» **Do this**
Can you convert the lines from the one containing "Among the choices" through the last line, both ends included, into a Markdown table with the columns No. and Line, numbering each row and omitting blank lines? Give only those lines.

» **Stored records**

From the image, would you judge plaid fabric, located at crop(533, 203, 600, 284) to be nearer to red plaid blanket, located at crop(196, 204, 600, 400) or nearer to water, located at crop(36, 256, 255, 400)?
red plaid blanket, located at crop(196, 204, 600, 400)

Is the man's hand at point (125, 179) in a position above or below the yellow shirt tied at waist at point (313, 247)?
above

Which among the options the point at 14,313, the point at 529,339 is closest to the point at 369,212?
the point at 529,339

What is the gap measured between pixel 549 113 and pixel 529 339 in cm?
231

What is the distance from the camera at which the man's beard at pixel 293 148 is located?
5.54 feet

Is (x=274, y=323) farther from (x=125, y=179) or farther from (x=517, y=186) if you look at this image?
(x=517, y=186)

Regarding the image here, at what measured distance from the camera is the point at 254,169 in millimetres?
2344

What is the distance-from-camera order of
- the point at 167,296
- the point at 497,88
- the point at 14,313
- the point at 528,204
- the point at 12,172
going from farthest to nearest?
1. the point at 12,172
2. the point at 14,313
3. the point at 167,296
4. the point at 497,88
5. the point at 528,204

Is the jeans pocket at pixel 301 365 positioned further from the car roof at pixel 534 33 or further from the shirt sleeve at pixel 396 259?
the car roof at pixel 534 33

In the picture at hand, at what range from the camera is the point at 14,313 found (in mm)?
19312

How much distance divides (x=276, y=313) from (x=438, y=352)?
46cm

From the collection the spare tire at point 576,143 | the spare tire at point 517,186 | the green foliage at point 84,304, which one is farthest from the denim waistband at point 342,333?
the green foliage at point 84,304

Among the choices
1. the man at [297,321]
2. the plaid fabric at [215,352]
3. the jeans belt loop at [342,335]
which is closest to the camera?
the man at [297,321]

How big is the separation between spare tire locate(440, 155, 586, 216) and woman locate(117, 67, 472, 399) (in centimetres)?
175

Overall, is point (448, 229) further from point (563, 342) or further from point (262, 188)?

» **Solution below**
| No. | Line |
|---|---|
| 1 | Among the choices |
| 2 | 1. the man at [297,321] |
| 3 | 2. the plaid fabric at [215,352] |
| 4 | 3. the jeans belt loop at [342,335] |
| 5 | which is closest to the camera? |
| 6 | the man at [297,321] |
| 7 | How big is the separation between spare tire locate(440, 155, 586, 216) and woman locate(117, 67, 472, 399) (in centimetres)? |
| 8 | 175 |
| 9 | Overall, is point (448, 229) further from point (563, 342) or further from point (262, 188)? |